Yesterday morning I had a particularly good swim session in our group with Coach Tom. I generally wear my Garmin 910 and beyond being trusty lap counter, it tracks strokes, distance and time. Like always, I uploaded the data, but for the first time, I happened to notice that Garmin Connect showed my average stroke count per length over the course of the entire workout. I hadn't paid attention before, but that number was 11. The workout included a mix of everything from aerobic sets to full-out fast 50s.
Curious, I went back through my swims from April, when I got the watch, and noticed that most of my swims had been averaging 12 or 13 strokes per length prior to January. Since January, that number has been 10 or 11. And in the last few weeks my fast 50s and 100s have been at the "faster" end of the spectrum for me.
Since I started with the group in December, Tom has had me working on developing a more complete stroke through to the finish. I know that quicker arm turnover and cadence are often emphasized for open water triathlon swims, but at some point it just becomes inefficient churn. There's a tradeoff there. And better to crank up the cadence on a more effective stroke.

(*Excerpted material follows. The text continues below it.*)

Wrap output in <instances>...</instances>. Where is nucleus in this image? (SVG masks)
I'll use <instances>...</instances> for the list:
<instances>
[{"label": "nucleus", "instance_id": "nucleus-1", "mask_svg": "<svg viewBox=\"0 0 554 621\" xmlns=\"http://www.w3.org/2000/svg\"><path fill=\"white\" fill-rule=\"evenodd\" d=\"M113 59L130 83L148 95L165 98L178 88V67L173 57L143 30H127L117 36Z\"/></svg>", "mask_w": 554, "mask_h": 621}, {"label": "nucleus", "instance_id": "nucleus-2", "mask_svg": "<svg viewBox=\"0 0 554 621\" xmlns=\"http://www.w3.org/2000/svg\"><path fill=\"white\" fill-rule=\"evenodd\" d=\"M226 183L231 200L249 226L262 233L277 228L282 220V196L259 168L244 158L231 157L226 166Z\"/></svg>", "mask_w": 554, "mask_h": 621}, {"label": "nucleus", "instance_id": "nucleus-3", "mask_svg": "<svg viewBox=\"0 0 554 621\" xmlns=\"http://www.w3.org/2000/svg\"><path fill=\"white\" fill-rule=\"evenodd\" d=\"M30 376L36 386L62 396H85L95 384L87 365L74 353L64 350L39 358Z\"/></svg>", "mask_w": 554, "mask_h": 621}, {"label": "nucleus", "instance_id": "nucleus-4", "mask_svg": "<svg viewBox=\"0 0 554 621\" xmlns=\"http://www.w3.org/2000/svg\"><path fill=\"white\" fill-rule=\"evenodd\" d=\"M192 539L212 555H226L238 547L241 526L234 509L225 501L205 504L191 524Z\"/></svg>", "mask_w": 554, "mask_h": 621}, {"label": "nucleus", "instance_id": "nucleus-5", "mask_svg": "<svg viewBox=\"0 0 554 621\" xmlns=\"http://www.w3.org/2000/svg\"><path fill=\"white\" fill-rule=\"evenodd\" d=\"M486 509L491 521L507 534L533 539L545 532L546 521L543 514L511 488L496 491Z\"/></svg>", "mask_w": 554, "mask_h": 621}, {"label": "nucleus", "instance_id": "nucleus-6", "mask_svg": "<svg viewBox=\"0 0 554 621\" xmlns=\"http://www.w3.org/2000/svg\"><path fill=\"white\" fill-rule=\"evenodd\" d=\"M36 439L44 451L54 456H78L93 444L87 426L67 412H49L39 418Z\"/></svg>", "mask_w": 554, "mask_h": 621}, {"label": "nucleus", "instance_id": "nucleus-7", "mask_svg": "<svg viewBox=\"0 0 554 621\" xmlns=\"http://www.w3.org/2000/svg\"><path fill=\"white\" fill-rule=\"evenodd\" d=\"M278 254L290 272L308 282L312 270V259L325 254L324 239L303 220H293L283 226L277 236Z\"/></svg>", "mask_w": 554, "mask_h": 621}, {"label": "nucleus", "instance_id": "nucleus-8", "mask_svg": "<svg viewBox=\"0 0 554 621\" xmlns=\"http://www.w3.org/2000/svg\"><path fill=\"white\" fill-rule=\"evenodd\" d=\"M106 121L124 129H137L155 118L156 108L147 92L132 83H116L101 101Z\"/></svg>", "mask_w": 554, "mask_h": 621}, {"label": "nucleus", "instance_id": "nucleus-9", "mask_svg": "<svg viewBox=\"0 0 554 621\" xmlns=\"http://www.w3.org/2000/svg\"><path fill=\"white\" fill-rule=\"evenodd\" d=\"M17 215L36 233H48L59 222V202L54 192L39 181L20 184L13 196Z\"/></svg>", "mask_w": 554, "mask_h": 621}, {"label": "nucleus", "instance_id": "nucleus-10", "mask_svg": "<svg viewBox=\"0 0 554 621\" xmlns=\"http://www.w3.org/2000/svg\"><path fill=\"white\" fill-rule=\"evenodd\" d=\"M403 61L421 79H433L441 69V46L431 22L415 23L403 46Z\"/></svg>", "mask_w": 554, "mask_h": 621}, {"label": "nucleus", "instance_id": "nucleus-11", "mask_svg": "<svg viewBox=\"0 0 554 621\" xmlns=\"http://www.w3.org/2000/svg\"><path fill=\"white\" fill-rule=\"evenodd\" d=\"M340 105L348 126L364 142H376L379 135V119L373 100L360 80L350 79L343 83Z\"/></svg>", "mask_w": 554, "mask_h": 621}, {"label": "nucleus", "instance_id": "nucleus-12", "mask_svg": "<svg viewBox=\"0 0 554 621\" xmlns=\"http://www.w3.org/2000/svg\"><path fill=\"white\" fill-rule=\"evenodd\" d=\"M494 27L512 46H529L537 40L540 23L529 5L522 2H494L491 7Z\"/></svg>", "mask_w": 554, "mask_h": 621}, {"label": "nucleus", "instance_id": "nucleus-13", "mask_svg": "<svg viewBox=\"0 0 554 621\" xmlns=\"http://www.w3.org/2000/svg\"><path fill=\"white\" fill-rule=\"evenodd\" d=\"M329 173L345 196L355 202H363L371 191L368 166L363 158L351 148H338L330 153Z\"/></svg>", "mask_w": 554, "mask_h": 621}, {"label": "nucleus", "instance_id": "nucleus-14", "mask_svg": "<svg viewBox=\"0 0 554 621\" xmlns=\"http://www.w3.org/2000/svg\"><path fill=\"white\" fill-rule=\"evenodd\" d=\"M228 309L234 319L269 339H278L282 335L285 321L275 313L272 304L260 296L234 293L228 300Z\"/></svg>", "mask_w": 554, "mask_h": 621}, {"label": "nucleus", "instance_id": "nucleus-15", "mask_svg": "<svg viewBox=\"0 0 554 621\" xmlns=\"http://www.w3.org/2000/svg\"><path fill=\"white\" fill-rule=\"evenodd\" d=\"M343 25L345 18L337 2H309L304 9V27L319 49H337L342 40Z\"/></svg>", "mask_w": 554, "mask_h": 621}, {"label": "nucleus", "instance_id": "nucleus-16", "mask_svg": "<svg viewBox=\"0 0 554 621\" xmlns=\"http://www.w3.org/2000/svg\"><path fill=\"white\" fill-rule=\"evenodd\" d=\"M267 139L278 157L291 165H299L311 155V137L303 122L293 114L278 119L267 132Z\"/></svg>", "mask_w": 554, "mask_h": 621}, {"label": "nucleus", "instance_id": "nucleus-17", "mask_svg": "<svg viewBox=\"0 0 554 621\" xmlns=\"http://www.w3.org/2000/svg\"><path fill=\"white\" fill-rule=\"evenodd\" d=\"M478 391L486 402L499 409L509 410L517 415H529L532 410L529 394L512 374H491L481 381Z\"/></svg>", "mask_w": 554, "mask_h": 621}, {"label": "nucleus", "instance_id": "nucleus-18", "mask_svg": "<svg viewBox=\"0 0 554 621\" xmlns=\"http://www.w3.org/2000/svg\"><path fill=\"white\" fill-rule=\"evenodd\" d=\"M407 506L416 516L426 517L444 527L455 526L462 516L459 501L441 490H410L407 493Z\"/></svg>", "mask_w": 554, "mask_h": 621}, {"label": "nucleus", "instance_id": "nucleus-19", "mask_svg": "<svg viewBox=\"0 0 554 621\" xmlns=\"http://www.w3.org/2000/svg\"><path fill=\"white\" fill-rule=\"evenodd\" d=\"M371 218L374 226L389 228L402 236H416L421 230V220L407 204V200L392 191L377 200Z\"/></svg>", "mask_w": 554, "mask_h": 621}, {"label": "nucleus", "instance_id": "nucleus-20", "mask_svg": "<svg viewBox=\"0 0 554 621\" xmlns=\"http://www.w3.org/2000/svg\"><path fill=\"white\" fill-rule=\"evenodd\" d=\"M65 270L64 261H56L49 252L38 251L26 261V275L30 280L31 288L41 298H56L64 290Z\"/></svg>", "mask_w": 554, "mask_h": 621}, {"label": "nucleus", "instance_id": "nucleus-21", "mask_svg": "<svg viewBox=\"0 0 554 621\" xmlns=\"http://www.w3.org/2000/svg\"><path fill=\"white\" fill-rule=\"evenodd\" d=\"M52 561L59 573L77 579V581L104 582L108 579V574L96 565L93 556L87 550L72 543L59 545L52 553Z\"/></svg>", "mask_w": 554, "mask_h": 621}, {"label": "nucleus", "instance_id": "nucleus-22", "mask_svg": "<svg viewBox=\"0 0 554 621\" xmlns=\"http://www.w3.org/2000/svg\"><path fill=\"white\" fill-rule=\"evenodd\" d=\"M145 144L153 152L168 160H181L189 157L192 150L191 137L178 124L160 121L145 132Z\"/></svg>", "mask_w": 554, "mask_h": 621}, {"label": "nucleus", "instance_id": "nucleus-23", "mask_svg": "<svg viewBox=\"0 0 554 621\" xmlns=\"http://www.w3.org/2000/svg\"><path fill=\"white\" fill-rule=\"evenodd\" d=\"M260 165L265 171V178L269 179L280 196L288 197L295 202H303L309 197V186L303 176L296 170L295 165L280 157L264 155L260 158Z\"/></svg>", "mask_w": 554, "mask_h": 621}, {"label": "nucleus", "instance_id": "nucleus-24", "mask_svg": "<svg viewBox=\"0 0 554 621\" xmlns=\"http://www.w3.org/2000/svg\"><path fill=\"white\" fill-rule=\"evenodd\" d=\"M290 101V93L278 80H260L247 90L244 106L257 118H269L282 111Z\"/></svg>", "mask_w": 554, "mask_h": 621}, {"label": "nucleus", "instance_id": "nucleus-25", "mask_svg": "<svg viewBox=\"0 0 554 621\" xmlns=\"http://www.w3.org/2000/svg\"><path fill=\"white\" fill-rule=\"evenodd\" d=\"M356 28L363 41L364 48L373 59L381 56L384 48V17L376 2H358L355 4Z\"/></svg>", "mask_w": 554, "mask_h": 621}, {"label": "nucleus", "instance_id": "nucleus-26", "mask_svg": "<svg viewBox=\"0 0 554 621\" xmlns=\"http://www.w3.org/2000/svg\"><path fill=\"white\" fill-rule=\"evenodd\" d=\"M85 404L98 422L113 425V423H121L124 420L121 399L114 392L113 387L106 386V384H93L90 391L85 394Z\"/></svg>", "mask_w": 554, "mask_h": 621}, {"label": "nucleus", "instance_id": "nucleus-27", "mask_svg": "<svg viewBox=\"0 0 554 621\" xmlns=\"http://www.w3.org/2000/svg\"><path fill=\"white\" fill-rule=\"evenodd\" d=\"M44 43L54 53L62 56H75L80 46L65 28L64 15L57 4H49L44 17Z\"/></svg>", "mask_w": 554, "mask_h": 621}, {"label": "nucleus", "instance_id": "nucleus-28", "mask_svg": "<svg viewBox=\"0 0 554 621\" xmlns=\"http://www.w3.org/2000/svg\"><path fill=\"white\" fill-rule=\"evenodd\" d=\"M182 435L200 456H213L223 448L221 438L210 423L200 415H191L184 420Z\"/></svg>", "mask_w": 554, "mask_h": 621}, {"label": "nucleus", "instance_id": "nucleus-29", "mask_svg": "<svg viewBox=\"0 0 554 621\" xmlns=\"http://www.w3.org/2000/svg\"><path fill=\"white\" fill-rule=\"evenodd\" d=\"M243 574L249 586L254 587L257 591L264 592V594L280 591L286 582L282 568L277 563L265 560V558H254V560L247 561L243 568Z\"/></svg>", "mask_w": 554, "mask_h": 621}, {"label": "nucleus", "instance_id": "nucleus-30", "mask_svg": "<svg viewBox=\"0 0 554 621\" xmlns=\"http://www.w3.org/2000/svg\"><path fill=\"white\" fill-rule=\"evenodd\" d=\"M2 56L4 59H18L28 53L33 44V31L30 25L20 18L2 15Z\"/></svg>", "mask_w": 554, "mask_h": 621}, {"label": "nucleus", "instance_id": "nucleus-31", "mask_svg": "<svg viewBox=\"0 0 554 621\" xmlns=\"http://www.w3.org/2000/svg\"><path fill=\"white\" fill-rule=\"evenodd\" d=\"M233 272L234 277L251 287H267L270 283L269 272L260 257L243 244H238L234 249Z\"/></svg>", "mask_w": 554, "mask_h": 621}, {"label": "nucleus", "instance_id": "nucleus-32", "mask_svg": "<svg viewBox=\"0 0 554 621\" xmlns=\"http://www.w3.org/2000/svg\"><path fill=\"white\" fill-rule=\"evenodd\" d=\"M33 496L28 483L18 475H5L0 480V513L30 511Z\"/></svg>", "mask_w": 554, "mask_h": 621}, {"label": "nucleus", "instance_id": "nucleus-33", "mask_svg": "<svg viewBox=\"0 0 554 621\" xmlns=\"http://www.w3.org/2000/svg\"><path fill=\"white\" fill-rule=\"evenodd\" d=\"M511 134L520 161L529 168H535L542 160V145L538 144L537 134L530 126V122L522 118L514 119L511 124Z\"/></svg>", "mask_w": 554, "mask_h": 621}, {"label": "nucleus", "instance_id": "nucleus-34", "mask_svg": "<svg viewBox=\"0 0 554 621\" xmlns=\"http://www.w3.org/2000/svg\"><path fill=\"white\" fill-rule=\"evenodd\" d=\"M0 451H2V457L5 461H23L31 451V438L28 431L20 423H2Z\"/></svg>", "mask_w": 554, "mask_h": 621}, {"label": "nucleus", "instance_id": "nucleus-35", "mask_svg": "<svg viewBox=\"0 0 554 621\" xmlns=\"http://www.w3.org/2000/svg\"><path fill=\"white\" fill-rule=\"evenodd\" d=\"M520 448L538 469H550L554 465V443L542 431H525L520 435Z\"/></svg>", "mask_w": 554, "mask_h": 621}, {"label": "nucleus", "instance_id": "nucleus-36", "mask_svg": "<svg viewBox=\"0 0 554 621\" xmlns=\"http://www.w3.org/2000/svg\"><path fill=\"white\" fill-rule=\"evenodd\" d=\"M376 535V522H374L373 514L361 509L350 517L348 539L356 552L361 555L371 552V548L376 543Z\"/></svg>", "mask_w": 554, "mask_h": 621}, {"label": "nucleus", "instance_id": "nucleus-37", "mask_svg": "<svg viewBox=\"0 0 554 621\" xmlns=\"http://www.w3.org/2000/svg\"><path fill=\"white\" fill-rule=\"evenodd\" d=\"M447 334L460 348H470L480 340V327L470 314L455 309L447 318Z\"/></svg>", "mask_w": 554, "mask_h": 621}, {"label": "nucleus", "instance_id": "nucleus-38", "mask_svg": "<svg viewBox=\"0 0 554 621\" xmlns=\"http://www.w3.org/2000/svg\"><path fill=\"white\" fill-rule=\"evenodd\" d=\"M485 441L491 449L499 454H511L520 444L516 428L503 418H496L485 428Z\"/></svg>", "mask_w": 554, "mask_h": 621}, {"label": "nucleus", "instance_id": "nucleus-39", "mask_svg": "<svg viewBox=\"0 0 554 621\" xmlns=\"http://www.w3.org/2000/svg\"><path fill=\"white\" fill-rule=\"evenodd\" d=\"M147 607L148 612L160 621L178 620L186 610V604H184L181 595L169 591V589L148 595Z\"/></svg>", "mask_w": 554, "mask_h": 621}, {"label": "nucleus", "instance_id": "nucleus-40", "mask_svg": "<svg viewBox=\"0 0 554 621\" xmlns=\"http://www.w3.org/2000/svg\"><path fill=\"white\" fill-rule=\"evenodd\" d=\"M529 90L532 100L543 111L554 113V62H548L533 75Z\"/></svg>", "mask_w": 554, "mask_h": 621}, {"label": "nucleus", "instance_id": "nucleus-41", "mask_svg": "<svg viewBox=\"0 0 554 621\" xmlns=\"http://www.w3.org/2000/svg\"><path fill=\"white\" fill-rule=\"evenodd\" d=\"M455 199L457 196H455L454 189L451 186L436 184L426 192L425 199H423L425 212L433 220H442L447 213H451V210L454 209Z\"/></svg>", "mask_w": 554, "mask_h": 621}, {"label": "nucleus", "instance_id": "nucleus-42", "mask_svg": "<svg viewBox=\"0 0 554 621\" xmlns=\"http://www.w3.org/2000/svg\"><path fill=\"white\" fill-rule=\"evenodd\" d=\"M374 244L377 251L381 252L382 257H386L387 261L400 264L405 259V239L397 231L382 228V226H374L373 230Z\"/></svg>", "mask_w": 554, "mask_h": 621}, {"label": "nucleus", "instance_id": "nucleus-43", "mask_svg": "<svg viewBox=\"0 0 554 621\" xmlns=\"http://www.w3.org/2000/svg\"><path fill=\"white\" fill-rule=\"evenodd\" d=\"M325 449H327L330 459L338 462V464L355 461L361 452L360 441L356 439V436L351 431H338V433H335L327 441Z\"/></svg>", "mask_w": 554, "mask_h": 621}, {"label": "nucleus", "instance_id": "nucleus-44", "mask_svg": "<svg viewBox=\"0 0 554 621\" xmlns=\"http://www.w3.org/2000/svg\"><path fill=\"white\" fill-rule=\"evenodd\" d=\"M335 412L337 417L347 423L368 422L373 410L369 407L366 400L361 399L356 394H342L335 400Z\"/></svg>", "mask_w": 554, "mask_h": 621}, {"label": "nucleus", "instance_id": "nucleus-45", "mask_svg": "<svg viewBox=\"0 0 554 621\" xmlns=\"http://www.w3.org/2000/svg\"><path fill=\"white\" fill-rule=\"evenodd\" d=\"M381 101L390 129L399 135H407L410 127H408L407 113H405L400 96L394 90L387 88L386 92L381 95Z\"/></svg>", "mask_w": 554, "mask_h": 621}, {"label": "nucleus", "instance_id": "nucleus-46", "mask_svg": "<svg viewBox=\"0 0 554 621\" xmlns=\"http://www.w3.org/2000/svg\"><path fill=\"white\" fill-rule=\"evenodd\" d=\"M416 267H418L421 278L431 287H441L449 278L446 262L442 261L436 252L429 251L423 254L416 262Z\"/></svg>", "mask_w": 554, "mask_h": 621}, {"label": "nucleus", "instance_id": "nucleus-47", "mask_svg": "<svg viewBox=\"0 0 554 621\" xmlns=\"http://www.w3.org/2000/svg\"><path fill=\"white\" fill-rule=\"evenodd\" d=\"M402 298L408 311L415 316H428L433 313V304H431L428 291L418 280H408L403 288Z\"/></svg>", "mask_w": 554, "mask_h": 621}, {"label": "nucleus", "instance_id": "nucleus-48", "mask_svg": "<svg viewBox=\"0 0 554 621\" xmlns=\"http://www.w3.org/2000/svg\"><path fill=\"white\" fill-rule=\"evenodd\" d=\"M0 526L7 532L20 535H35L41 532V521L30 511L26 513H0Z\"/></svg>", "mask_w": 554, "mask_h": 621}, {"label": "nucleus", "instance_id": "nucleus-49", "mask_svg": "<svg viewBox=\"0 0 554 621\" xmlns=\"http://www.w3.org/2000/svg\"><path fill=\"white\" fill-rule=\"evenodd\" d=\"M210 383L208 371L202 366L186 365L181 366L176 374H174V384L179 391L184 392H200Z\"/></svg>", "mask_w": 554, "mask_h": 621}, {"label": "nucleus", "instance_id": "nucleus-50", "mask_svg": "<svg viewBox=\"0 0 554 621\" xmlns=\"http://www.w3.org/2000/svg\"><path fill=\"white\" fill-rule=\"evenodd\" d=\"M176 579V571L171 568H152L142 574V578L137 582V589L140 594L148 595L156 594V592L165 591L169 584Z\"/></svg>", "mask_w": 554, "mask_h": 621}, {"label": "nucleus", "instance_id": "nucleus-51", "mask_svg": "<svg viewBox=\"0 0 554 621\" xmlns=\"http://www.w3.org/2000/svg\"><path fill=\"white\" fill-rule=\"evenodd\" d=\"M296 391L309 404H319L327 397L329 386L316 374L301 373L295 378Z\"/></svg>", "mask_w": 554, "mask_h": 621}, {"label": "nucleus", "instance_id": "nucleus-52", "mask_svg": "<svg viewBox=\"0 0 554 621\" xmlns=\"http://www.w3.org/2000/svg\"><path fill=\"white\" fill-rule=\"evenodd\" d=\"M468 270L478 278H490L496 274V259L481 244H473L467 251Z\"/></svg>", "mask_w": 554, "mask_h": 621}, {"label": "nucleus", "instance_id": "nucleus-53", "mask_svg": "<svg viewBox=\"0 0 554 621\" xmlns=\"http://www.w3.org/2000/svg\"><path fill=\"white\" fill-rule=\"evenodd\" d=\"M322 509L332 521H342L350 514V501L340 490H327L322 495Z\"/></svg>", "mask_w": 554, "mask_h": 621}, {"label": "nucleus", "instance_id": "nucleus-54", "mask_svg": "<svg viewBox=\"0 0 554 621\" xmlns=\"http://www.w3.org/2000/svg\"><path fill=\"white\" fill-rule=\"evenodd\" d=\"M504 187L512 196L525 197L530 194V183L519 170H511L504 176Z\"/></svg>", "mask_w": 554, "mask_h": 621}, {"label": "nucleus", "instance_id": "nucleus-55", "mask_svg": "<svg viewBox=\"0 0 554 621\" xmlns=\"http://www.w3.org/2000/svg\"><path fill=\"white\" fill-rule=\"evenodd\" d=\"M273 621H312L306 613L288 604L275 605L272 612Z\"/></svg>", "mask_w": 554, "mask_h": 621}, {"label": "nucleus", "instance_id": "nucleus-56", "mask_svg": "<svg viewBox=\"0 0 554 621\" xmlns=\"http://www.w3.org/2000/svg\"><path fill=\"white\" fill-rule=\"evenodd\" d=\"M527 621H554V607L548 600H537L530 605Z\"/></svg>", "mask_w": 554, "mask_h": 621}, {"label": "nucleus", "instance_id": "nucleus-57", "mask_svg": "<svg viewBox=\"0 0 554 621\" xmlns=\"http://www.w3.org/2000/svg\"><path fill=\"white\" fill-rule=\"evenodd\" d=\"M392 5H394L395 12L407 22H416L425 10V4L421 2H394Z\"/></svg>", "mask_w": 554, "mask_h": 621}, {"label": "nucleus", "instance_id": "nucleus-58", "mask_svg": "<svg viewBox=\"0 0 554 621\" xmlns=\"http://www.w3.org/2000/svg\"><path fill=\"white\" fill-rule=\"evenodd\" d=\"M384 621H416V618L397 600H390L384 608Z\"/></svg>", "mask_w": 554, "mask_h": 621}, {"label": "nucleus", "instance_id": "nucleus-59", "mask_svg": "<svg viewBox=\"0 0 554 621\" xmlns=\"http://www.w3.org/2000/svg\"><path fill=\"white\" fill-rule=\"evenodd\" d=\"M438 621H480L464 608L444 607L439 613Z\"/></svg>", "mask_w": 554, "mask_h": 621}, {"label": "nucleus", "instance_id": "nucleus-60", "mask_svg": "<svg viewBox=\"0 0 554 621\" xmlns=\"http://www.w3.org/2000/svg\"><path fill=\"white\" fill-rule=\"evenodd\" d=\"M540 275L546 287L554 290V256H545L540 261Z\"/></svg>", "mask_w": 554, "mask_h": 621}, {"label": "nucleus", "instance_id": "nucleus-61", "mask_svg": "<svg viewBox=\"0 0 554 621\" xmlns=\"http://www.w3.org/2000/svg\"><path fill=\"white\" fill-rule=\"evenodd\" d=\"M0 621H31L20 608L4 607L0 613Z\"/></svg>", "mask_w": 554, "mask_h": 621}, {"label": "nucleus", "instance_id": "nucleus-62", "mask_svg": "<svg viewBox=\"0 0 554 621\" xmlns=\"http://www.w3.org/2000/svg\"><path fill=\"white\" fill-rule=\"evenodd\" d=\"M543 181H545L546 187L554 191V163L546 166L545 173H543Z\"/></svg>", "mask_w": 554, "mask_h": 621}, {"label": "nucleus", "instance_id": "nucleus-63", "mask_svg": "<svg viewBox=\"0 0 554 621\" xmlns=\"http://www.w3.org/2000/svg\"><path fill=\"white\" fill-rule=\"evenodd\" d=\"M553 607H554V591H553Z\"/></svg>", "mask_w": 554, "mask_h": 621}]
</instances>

I can only speak from my own perspective, in my clumsy I-didn't-grow-up-swimming words, but in my case taking a step back right now and working to get more out of my stroke has felt like the right thing. When challenged to lengthen and finish it, I have to get as much power and distance as I can. With that shift in focus, awareness of my interaction with the water has changed. I seek the pressure of the water rather than just seeing how fast I can move my arm through it. (I'm back on the Vasa Swim Ergometer weekly, and I also find that contributes to the ability to generate and sustain power. The Power Meter tells the tale! See my latest blog post on the Vasa Swim Ergometer.)
Now, I'm not just gliding along in the pool with dead spots. And when I ramp up the speed the goal is to maintain the mechanics and stroke length/count, but just do it all a little more quickly. I play around with the stroke length vs cadence tradeoff. So yeah, the word on the street is "high swim cadence" but ideally not at the expense of too much distance per stroke.
I have always said that triathlon training is a multi-factorial experiment with a sample size of one...which would be "me" in my situation. I like to try new approaches and see what happens. Working on stroke effectiveness, I feel a little faster, more confident, more relaxed, and stronger. That's worth a lot!
After noticing the stroke count change, I went back and re-read a recent article in Triathlete Europe by Dan Bullock on Swim Development. In it, he shared ten indicators of swim progress in addition to the clock. The one that stuck out for me when reading it the second time:
"At a more advanced level the ability to swim slow, medium and fast, yet still take a similar number of strokes per length."Upon further investigation of my Garmin files, I have noted a smaller range of stroke counts and more consistency. (BTW, I'm an open-turner and not a flip-turner for whatever that is worth.)
February 27, 2014 - this was warmup, then 2x300 aerobic, 2x100 pace, 2x50 fast, repeatedBullock acknowledges what many of us know -- it is a BIG challenge to improve the swim. He likened it to learning a musical instrument or language.
December 3, 2013 - higher stroke rate and less consistent
We typically measure swim progress against the clock, which can be frustrating.
"Water complicates our ability to measure things because it makes exact 100 per cent repeatable movements unlikely. Purely measuring time, laps and heart rate may not always be conclusive. I am sure that many of you have experienced those hard sprints where the effort went in but no reduction in time was found. This is notorious and sometimes swimming feels unfair because it does not always reward effort."I have certainly had those sets where I'm thinking "YEAH!!! Nailed it!" until I look at the clock.
If you are feeling a bit frustrated with the swim, maybe it's time to look at some of these other metrics. Read through the list of ten indicators and recognize that even if you swim the same speed, but with less stress or effort, you will likely fare better on the bike and run!
Sorry for the slightly rambling blog post, this one just has not come together like some do. I guess my message is just try new things like a coached group swim or different focus point for your stroke. Experiment a little with finding your way and enjoy the triathlon experiment with sample size of one....YOU!